** GIVEN RECORDS follows **

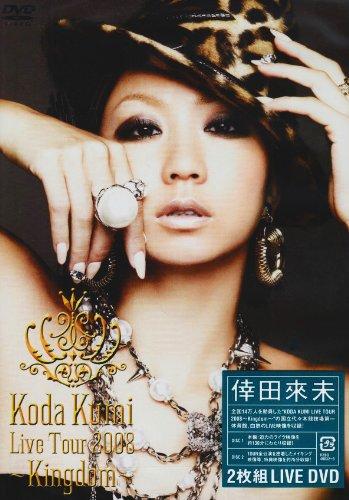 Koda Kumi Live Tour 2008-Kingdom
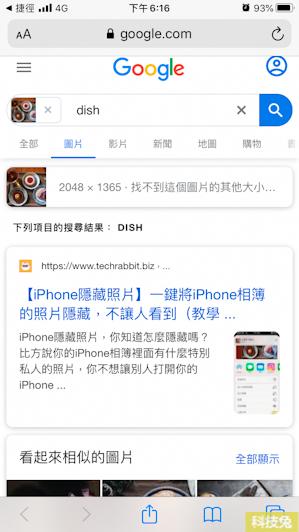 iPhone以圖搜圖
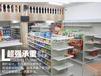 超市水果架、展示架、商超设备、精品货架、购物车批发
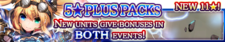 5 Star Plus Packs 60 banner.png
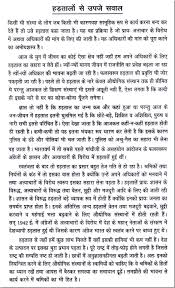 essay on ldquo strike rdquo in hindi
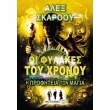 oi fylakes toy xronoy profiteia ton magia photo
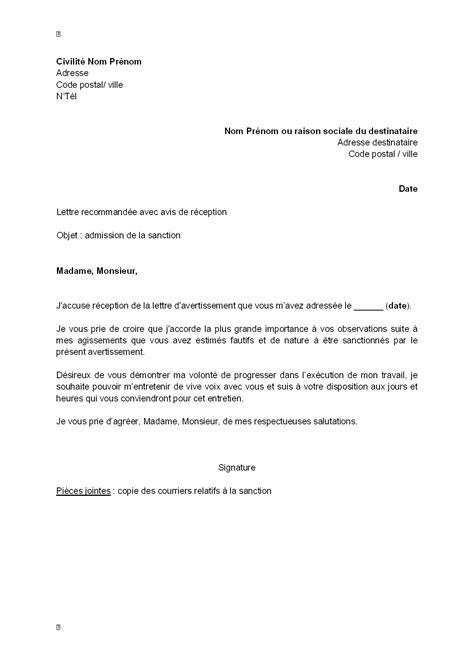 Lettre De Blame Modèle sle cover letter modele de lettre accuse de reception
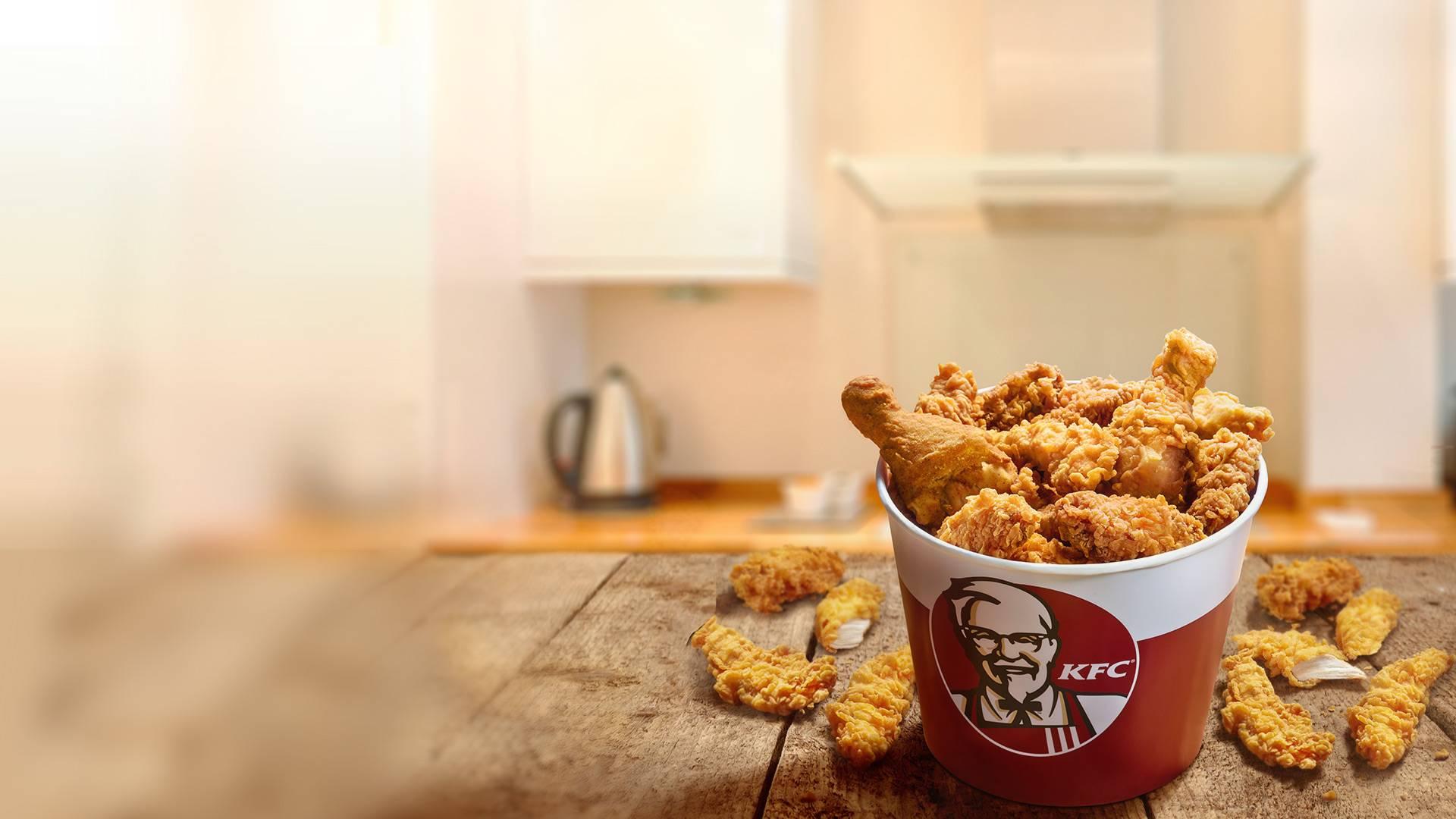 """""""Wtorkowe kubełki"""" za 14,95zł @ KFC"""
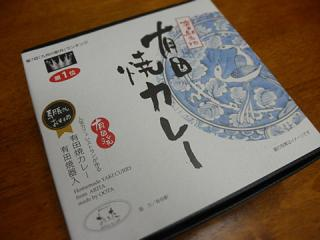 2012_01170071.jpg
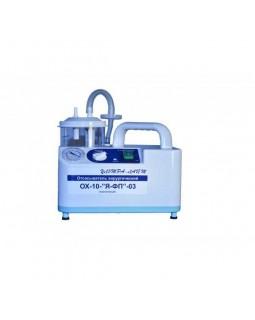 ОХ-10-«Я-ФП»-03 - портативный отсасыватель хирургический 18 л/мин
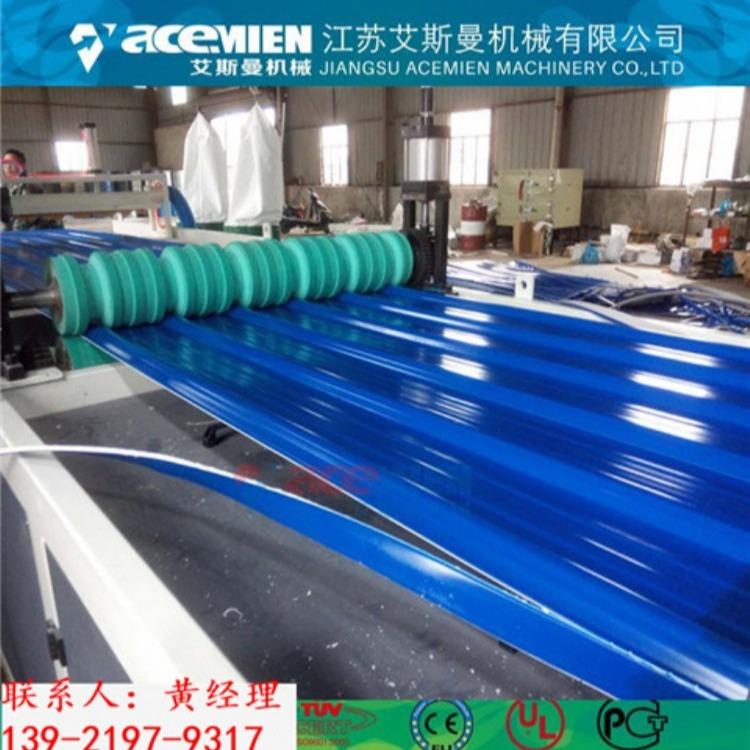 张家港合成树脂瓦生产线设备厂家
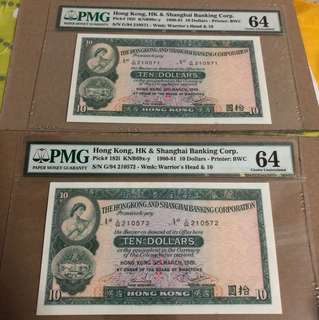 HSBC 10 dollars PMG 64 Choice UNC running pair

** End of GIVEN RECORDS **

◆ **ASSIGNMENT**
Every line from the first line of the entries above through the line with "2012_01170071.jpg" must be repeated exactly, and pictures must not be.

◆ **WRITTEN ANSWER**
 Koda Kumi Live Tour 2008-Kingdom
 iPhone以圖搜圖
 超市水果架、展示架、商超设备、精品货架、购物车批发
 5 Star Plus Packs 60 banner.png
 essay on ldquo strike rdquo in hindi
 oi fylakes toy xronoy profiteia ton magia photo
 Lettre De Blame Modèle sle cover letter modele de lettre accuse de reception
 """""""Wtorkowe kubełki"""" za 14,95zł @ KFC"""
 2012_01170071.jpg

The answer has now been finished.